Data supplied:
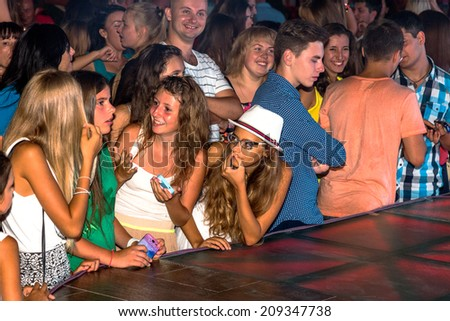 ODESSA - AUGUST 2: Nightclub. An enthusiastic crowd of spectators at the scene of a new modern entertainment shows for visitors, vacationers in  summer holiday season, August 2, 2014, Odessa, Ukraine - stock photo
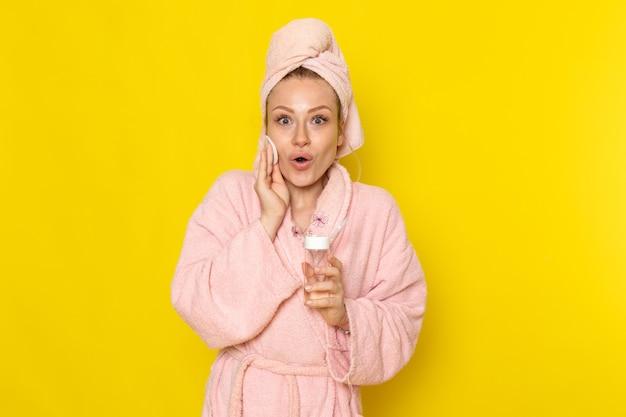 Una giovane bella femmina di vista frontale in accappatoio rosa che pulisce tutto il trucco con il pulitore Foto Gratuite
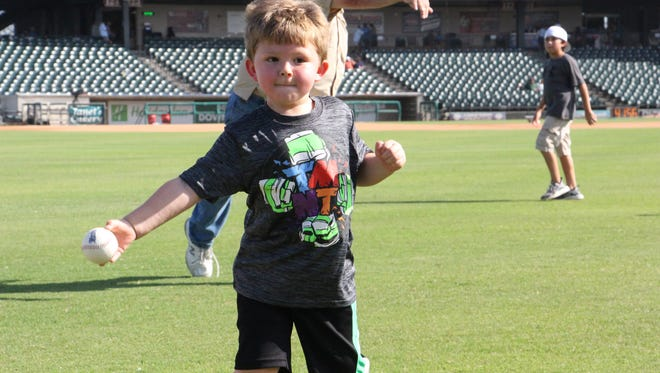 Karl III plays catch with his dad for Father's Day on Sunday, June 18, 2017, during the Corpus Christi Hooks' Faith and Family Night at Whataburger Field.
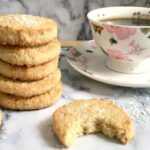 A stack of 5 coconut shortbread cookies, a cup of coffee and another half of a cookie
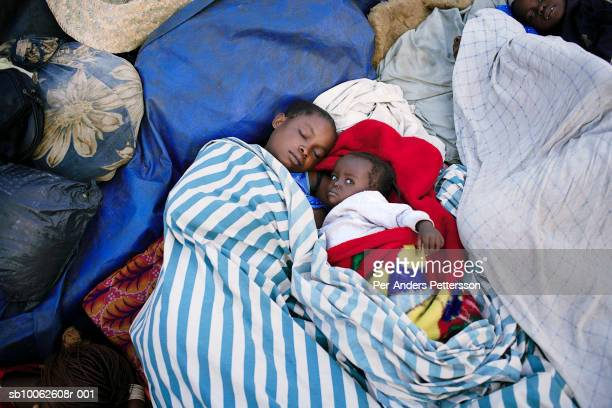 An unidentified mother and her children sleep on a boat with destination Kinshasa on April 1 2006 in Bokondo Congo DRC Passengers sleep in the open...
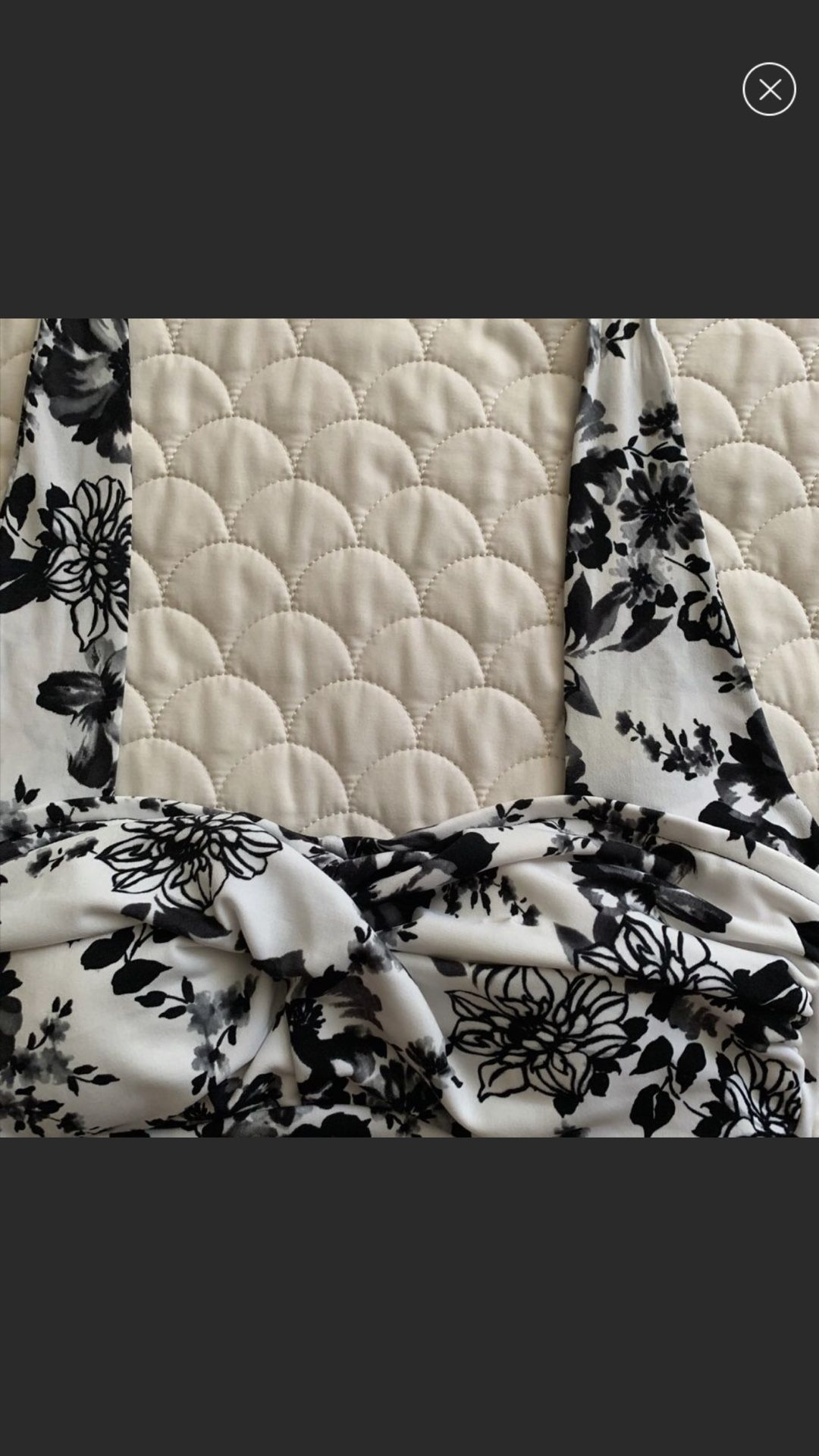 Two piece suit flowery white with black flowers very flattering by Catalina namebrand suddenly slim size medium New Like Condition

About this exercise:
Generate a word-for-word copy of the preceding records, excluding all pictures.

Finished exercise:
 ODESSA - AUGUST 2: Nightclub. An enthusiastic crowd of spectators at the scene of a new modern entertainment shows for visitors, vacationers in  summer holiday season, August 2, 2014, Odessa, Ukraine - stock photo
 Una giovane bella femmina di vista frontale in accappatoio rosa che pulisce tutto il trucco con il pulitore Foto Gratuite
 Karl III plays catch with his dad for Father's Day on Sunday, June 18, 2017, during the Corpus Christi Hooks' Faith and Family Night at Whataburger Field.
 A stack of 5 coconut shortbread cookies, a cup of coffee and another half of a cookie
 An unidentified mother and her children sleep on a boat with destination Kinshasa on April 1 2006 in Bokondo Congo DRC Passengers sleep in the open...
 Two piece suit flowery white with black flowers very flattering by Catalina namebrand suddenly slim size medium New Like Condition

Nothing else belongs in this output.